Los antiguos valoraban a sus mayores precisamente por eso, por su sabiduría, que viene del latín sapere: sabor, conocer aquello que hemos experimentado. Y Cicerón es un buen ejemplo de esto. Cuando la vida media de un romano era los 45 años, él escribió Sobre la vejez (De senectute), un tratado de autoayuda por una vejez más saludable y difundir el cómo lograrlo. Llama la atención que el mundo romano, tan severo con los ancianos, haya generado esta apología de las personas mayores, única en muchas de sus reflexiones.
¿Es que no hay actividades propias de la ancianidad -afirma Cicerón- que se realizan con la mente, a pesar de estar débiles los cuerpos? El ensayo simula un diálogo entre tres personajes históricos: Catón el viejo, entonces con 84 años muy lúcidos, y dos jóvenes: Escipión menor y Cayo Lelio. Éstos se asombran de que el estadista hubiese alcanzado esa edad tan provecta en plenas facultades. Catón les da sus razones al tiempo que desbarata los motivos según los cuales la senectud resulta miserable: La vejez limita las fuerzas físicas; pero las grandes cosas no se hacen con la fuerza, sino con la autoridad. La decadencia física es inevitable; pero puede atemperarse mediante ejercicios, alimentación adecuada y una actitud espiritual del ánimo. La senectud limita ciertos placeres, es cierto, pero disminuye también el deseo y se modela la capacidad de disfrutarlos. Está cerca la muerte, pero tenemos la experiencia para aceptar lo inevitable y cultivar la serenidad de ánimo. "La culpa no está en la edad sino en las costumbres".
Cicerón lo tenía claro: si tras la muerte nada nos aguarda, no hay por qué temerle; y si es la puerta para la vida eterna, entonces deberíamos desearla. Es una calculada dosis de epicureísmo y estoicismo que muestra lo lejos que él se sentía de la muerte. De hecho, con 62 años, se divorció de Terencia, su esposa de toda la vida, para casarse con una jovencita y continuó escribiendo como si tal cosa. En aquellos tiempos, las edades del hombre se distribuían en periodos de siete años, ya que el número siete era sagrado. Los 63 años solía entenderse como el último periodo vital en unas condiciones aceptables, puesto que en el siguiente septenario, sólo quedaba esperar la muerte.

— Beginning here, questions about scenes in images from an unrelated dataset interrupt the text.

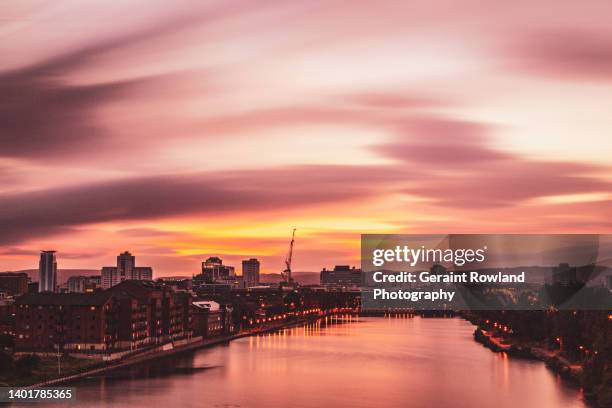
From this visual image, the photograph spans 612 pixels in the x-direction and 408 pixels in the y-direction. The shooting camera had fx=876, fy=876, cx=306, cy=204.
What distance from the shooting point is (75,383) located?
23.4 m

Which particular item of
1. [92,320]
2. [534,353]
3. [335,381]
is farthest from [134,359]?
[534,353]

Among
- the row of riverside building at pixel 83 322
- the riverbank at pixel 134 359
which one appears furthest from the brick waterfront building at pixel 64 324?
the riverbank at pixel 134 359

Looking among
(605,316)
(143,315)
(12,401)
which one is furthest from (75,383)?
(605,316)

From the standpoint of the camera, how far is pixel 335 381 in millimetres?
24578

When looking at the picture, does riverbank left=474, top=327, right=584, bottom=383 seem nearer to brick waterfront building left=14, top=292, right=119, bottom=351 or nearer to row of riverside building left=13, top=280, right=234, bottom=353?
row of riverside building left=13, top=280, right=234, bottom=353

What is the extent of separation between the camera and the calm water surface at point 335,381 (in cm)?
2091

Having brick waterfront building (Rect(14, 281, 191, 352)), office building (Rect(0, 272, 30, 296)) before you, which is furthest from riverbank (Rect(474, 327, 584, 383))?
office building (Rect(0, 272, 30, 296))

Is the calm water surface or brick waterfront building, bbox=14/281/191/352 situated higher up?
brick waterfront building, bbox=14/281/191/352

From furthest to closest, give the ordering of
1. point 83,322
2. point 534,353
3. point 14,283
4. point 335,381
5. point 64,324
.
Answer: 1. point 14,283
2. point 534,353
3. point 64,324
4. point 83,322
5. point 335,381

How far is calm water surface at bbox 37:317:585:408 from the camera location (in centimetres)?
2091

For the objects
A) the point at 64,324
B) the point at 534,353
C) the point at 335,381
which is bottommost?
the point at 335,381

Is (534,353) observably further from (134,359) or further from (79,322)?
(79,322)

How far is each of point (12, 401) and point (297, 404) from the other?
643cm

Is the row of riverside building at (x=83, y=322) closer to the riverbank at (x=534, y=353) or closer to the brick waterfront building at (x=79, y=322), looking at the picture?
the brick waterfront building at (x=79, y=322)
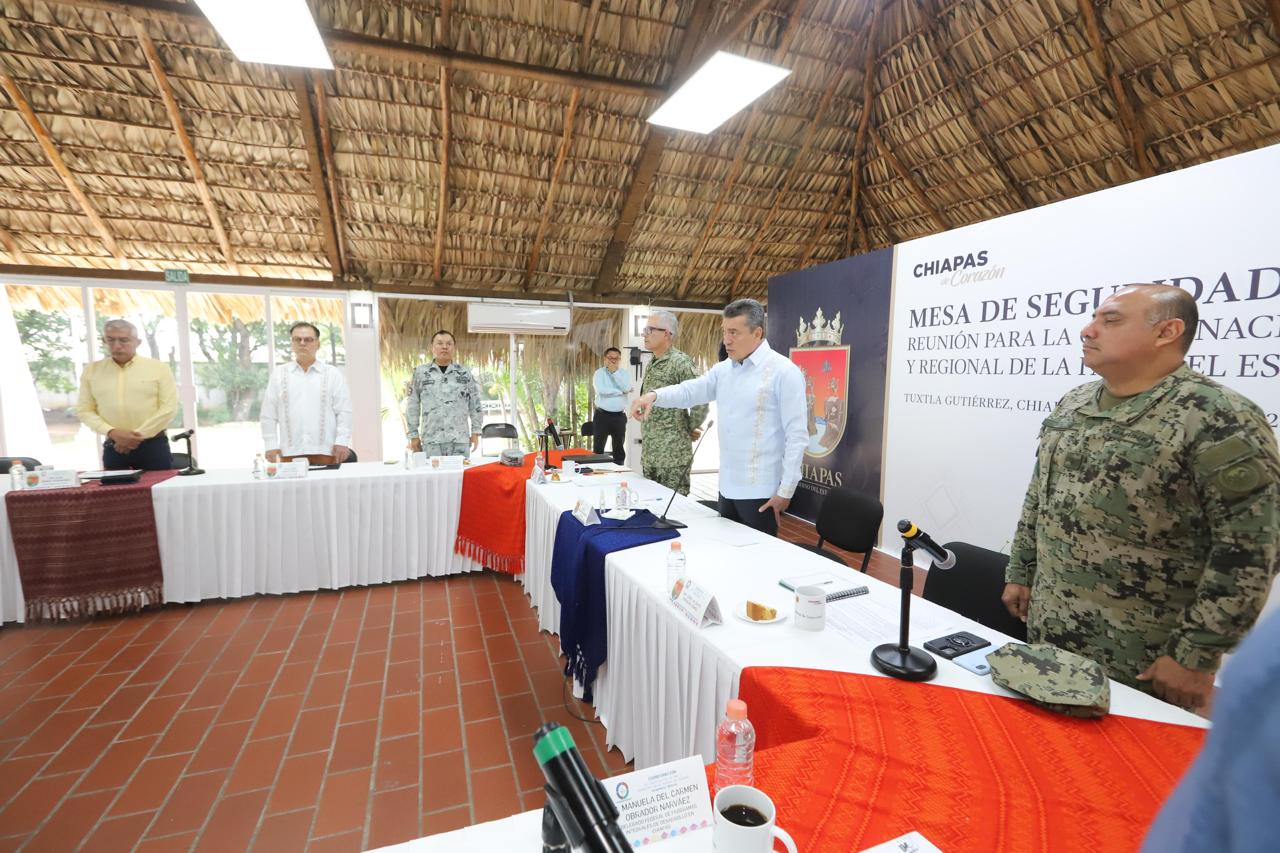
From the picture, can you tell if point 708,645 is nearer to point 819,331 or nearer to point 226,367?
point 819,331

Mi admiración a tantas personas que rondan los ochenta años demostrando un coraje y una alegría ante la vida, imposible de no compararse con tantos jóvenes llenos de vida, sí, pero sin coraje ni alegría, al ritmo de la crisis. Las comparaciones a veces no son odiosas, son necesarias, como lo es la relectura del evangelio para entender toda la vida como un gran regalo cargado de frutos pontenciales.